-- What the task requires --
Copy the lines of the records below without changes, starting at the line that contains "What is the distance from the plate" and ending with the last line of the records.
───── Recorded information
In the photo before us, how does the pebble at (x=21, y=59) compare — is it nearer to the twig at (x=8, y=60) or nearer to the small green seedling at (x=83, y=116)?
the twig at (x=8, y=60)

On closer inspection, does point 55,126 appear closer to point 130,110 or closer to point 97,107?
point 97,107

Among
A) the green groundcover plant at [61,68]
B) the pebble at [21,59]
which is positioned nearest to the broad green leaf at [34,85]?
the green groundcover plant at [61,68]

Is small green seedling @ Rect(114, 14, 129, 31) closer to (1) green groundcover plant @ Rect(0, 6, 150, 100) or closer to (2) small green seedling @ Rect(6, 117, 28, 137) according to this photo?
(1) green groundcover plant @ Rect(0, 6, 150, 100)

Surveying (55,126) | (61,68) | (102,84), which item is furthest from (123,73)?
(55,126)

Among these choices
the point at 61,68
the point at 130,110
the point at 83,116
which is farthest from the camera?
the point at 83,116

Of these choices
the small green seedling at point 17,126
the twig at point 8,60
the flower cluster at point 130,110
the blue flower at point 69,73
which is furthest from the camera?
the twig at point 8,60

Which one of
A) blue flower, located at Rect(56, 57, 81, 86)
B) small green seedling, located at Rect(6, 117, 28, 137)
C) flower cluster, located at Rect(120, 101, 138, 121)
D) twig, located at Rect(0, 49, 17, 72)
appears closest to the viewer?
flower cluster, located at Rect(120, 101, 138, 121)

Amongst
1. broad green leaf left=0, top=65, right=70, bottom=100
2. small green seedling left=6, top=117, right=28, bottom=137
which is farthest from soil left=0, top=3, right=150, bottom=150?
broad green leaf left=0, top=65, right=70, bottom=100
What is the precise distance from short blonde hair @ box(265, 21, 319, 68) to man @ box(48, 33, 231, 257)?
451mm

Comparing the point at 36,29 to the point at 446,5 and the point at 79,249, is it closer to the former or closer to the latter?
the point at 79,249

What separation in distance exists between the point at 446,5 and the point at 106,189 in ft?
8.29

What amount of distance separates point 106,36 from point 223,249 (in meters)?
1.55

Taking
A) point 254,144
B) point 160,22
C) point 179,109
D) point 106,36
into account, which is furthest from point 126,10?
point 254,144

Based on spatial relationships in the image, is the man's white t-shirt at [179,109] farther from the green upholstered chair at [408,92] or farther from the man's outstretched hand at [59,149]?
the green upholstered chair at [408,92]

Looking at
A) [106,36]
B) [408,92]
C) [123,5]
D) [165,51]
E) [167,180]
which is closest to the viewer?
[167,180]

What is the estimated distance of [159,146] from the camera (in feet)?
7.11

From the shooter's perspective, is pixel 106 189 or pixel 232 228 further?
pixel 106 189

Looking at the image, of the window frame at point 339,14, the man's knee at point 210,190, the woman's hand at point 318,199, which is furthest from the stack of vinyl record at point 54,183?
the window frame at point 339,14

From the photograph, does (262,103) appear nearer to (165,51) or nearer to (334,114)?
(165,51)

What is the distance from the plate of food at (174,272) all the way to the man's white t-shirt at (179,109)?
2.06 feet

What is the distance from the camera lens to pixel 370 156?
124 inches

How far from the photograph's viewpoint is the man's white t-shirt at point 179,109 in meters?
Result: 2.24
──────────
-- The reply --
What is the distance from the plate of food at (174,272) all the way to the man's white t-shirt at (179,109)?
2.06 feet

What is the distance from the camera lens to pixel 370 156?
124 inches

How far from the photograph's viewpoint is the man's white t-shirt at point 179,109 in meters?
Result: 2.24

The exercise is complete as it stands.